Recreating those conditions here on Earth has been an enduring scientific challenge. In the 1930s, physicists found that fusion wasn’t too difficult to accomplish on a small scale. However, it was inefficient, producing far less energy than it consumed. The development of hydrogen bombs in the 1950s proved that it was possible to get net energy out of artificial fusion reactions, but in an uncontrolled and highly destructive way.
Since then, the popular method for producing usable fusion energy has been a device known as a tokamak. It is a doughnut-shaped chamber surrounded with powerful magnets to keep the hot plasma (ionized gas) inside from touching the chamber walls. No tokamak has ever successfully produced more energy than it consumes. For nearly seventy years, scientists have constructed a series of increasingly large and powerful tokamaks that have come closer and closer to that threshold. These efforts culminated in the International Thermonuclear Experimental Reactor (ITER), a one-hundred-foot-wide device currently under construction in southern France.

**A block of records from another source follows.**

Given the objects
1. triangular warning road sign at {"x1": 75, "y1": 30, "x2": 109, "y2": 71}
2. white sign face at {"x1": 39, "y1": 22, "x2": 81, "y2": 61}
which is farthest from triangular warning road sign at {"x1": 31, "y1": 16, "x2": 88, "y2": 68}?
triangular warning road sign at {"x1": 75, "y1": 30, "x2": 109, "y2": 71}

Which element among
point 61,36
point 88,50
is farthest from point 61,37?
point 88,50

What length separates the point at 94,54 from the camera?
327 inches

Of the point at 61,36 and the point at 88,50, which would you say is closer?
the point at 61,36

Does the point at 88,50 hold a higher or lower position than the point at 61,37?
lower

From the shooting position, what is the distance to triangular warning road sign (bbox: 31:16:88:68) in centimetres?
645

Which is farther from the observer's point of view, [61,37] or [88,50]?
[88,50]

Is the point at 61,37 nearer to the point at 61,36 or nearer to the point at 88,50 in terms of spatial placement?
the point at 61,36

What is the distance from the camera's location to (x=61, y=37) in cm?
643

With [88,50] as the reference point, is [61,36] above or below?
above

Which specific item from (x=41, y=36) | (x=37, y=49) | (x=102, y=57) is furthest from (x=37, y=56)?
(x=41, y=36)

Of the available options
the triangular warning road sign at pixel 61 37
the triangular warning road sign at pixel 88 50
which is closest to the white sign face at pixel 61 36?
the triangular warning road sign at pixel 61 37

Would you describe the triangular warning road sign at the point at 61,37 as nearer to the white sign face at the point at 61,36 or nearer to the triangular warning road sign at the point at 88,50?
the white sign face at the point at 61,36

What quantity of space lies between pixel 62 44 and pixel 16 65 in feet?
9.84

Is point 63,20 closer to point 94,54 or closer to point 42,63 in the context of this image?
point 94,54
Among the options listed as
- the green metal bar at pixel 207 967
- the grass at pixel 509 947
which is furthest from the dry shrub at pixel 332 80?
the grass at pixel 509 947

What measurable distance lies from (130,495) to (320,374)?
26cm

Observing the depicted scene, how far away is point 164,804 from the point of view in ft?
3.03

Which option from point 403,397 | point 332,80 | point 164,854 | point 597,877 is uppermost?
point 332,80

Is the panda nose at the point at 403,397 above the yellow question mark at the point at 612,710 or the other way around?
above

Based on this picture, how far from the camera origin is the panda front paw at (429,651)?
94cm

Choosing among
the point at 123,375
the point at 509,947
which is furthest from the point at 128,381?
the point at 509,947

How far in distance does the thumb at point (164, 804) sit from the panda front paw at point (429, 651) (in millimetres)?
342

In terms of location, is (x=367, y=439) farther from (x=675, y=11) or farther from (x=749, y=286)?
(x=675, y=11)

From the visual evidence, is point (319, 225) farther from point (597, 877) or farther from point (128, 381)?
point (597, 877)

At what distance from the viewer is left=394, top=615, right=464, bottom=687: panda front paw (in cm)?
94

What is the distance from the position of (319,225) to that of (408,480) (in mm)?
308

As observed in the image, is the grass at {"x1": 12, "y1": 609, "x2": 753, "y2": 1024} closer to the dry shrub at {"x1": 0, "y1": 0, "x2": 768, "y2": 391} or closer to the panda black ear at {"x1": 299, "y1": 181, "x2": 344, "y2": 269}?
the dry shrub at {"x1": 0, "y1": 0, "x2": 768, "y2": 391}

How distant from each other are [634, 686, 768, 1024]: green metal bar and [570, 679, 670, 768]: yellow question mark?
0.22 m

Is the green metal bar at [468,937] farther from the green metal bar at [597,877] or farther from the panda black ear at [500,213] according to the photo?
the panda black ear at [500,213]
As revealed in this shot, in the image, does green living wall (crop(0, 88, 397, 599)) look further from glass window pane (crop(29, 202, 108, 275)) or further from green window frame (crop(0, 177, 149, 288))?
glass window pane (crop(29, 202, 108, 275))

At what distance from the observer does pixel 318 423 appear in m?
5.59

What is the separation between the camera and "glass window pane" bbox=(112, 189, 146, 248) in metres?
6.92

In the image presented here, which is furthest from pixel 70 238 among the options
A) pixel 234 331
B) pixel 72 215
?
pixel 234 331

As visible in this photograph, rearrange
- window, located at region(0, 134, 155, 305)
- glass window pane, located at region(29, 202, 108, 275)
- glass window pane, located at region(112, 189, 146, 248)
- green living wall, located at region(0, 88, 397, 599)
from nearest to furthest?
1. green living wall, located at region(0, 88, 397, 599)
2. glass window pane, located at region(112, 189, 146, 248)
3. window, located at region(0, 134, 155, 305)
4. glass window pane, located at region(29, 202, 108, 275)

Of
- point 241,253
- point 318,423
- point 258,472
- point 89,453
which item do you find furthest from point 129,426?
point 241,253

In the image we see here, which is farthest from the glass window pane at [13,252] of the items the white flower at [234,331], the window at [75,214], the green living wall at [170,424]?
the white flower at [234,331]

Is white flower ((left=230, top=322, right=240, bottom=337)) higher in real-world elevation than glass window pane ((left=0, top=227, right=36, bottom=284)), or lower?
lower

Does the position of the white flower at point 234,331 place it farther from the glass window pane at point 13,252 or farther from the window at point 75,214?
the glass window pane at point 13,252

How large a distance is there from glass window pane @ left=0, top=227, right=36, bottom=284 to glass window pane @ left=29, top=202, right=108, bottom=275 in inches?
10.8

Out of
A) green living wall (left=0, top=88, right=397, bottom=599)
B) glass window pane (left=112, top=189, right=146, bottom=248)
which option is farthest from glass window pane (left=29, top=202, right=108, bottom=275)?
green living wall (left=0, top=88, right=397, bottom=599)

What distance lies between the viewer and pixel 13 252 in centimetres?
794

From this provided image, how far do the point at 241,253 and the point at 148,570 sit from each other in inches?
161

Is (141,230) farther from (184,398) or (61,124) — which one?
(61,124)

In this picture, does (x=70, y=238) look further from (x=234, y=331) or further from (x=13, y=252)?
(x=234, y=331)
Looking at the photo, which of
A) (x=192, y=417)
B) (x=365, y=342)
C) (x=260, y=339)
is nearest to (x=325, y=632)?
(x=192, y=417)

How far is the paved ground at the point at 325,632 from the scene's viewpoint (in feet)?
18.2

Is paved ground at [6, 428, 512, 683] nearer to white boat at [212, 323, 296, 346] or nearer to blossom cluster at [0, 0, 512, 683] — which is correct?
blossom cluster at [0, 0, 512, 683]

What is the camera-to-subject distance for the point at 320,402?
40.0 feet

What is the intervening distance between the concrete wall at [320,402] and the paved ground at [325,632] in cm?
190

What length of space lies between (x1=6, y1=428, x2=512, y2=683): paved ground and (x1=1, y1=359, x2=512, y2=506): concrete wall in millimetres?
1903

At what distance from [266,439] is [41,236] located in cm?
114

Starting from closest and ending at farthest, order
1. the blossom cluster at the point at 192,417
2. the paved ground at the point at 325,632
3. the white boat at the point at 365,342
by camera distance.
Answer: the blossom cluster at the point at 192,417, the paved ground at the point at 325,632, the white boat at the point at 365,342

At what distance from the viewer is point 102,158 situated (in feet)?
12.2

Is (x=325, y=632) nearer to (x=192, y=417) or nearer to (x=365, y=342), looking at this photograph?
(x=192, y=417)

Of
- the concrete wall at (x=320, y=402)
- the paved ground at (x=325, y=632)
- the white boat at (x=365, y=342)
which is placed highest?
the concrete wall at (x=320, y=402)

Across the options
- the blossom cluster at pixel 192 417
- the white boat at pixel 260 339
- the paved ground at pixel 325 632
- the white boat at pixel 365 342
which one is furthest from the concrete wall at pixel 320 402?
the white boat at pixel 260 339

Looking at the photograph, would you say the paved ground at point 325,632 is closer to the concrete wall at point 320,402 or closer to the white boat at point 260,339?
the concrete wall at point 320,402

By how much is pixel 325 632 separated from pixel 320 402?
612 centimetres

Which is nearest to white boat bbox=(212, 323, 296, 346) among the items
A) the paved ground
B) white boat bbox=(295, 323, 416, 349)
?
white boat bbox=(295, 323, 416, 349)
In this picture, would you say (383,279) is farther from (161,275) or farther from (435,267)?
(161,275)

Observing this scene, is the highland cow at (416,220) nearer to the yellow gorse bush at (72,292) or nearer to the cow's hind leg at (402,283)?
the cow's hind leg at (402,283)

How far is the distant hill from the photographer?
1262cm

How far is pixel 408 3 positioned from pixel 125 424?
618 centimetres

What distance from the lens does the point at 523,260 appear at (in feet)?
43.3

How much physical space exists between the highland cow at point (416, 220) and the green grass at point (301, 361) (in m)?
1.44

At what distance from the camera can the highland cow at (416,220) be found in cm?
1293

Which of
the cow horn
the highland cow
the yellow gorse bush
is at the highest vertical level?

ITER’s goal is to generate ten times more energy than the plasma absorbs. But equipment and management problems have led to construction delays. ITER isn’t expected to be complete and operational until around 2034. While ITER does plan to demonstrate net power generation from fusion, it won’t be used to generate electricity. It is only intended as a proving ground for developing the technology needed to build a commercial fusion power plant. If the timeline doesn’t slip further, a fusion plant based on ITER research wouldn’t be operational until the 2050s at the earliest.
While the world was waiting for the construction of ITER, another approach to fusion arrived. In 2009, the National Ignition Facility (NIF), at Lawrence Livermore National Lab in northern California, was turned on. NIF’s method for fusion is fundamentally different from popular tokamaks. A tiny spherical pellet of hydrogen fusion fuel is compressed by the most powerful laser system in the world for a few nanoseconds, producing a burst of energy.
Unlike ITER, NIF was never intended to be a proof of concept for a commercial fusion power plant. It was developed for ‘stockpile stewardship,’ performing research to help test the physical processes of hydrogen bombs without actually detonating one. In 2022, NIF achieved what no tokamak has ever done. Its lasers triggered ignition which is a self-sustaining fusion burn that propagated through all the fuel in the tiny sphere of hydrogen. It briefly created more energy from fusion than the lasers had delivered to the target. However, the power required to fire the lasers was much greater than the energy generated. NIF’s achievement triggered renewed interest in fusion. A new river of private capital is flowing to fusion startups.